Im Auskleideraum herrschte eine eigenartige Atmosphäre. Die Zigeuner, die vergast werden sollten, kannten viele der herumstehenden SS-Leute schon seit längerem und versuchten deshalb, wie sie es gewohnt waren, mit ihnen in ein Gespräch zu kommen. Ihr Verhältnis zur SS war im Laufe der Zeit fast so etwas wie vertraulich geworden. Das lag wohl daran, dass sie fast alle Deutsch sprachen, vielleicht auch daran, dass es für die SS-Leute keinen plausiblen Grund gab, Zigeuner zu hassen. Vielleicht hatte auch die dem Wesen der Zigeuner eigene optimistische Lebensauffassung, die sie selbst im Lager nicht davon abhielt, ihren Gewohnheiten nachzugehen, auch leidenschaftlich und temperamentvoll zu musizieren, dazu beigetragen, dass sich die SS-Leute ihnen gegenüber wohlmeinender verhielten. Doch jetzt im Auskleideraum gaben sie sich kühl und abweisend. Wenn sie angesprochen wurden, stellten sie sich taub und reagierten nicht auf Fragen und Gesten. Dadurch wurden die Menschen ihrer letzten Illusionen beraubt. Sie ahnten, was man mit ihnen vorhatte, und bäumten sich deshalb nochmals verzweifelt gegen das Schicksal auf, das man ihnen zugedacht hatte.

▶ AUFGABE:
Setzen Sie den ausgewählten Auszug über die Szene im Auskleideraum im Anschluss an dessen letzten Satz fort.

▶ BEREITGESTELLTE DATEN:

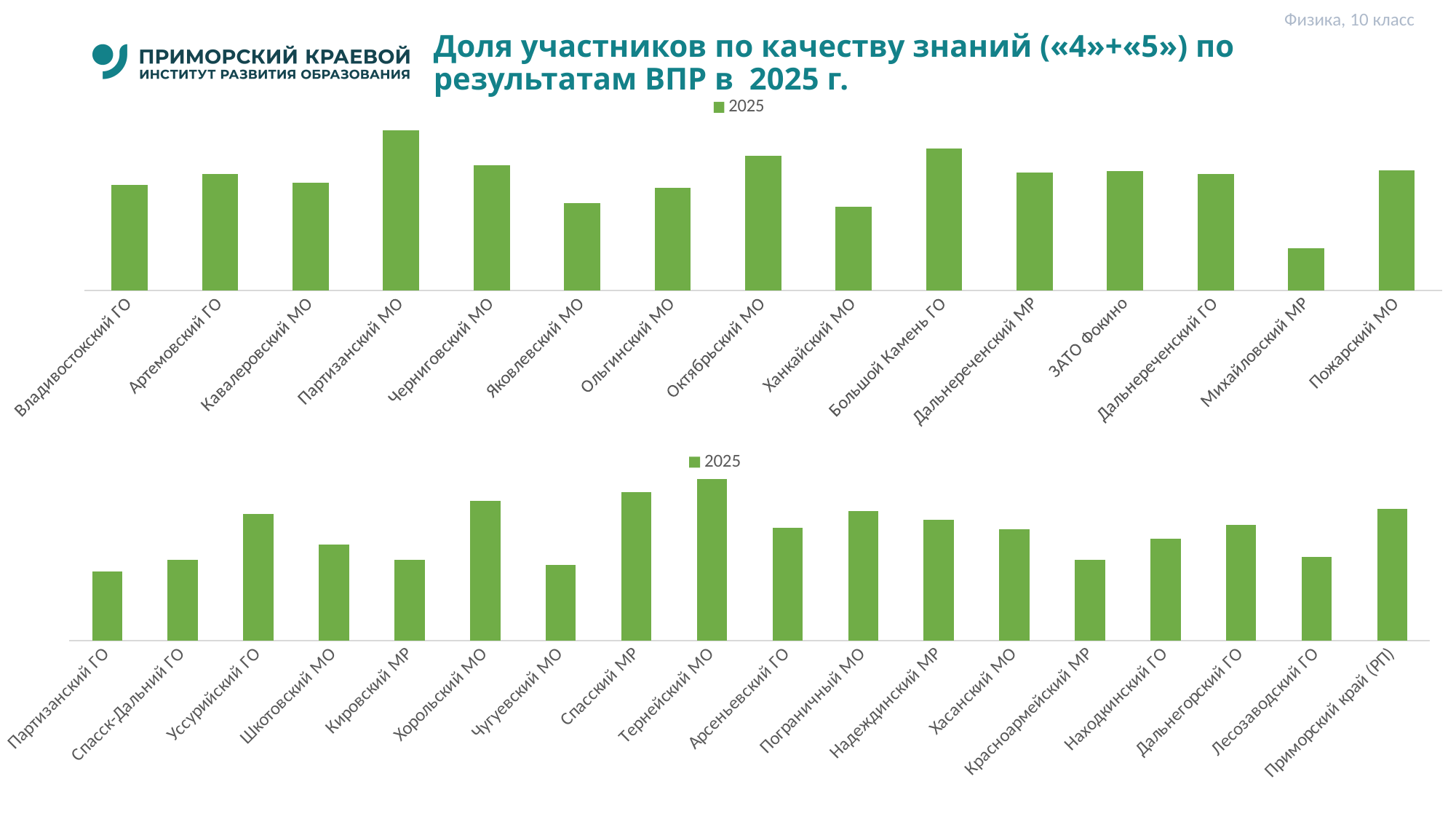
On the top chart, which category has the lowest value? Михайловский МР What kind of chart is the top chart on the slide? bar chart What colour are the bars on the top chart? green What entry does the legend of the bottom chart show? 2025 On the bottom chart, which is larger: the value for Спасский МР or the value for Шкотовский МО? Спасский МР On the bottom chart, which is larger: the value for Хорольский МО or the value for Чугуевский МО? Хорольский МО How many categories are shown on the bottom chart? 18 How many categories are shown on the top chart? 15 On the top chart, which is larger: the value for Партизанский МО or the value for Яковлевский МО? Партизанский МО On the top chart, which category has the highest value? Партизанский МО How many series does the legend of the top chart list? 1 On the bottom chart, which category has the highest value? Тернейский МО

▶ ANTWORT:
Der Auskleideraum war gegen Mitternacht voll von Menschen. Die Unruhe wuchs von Minute zu Minute. Man hätte glauben können, dass man sich in einem riesigen Bienenstock befand. Von allen Seiten waren verzweifeltes Schreien, Jammern und vorwurfsvolle Anklagen zu hören. Sprechchöre wurden laut: „Wir sind doch Reichsdeutsche ! Wir haben nichts verbrochen !“ Woanders riefen die Menschen: „Wir wollen leben ! Warum wollt ihr uns umbringen ?“
Noch etwas Ungewöhnliches, was ich noch niemals zuvor in diesem Wartesaal des Todes gesehen hatte, konnte ich heute beobachten. Ich wurde Zeuge, wie zahlreiche Männer ihre Frauen fest umklammert hielten und, krampfhaft an sie gepresst, wie untrennbar verschmolzen, leidenschaftlich, aber verzweifelt, sich ein letztes Mal geschlechtlich vereinigten. Es schien, als ob sie auf diese Weise von dem Liebsten, das sie auf Erden hatten, aber zugleich auch von ihrem eigenen Leben Abschied nehmen wollten.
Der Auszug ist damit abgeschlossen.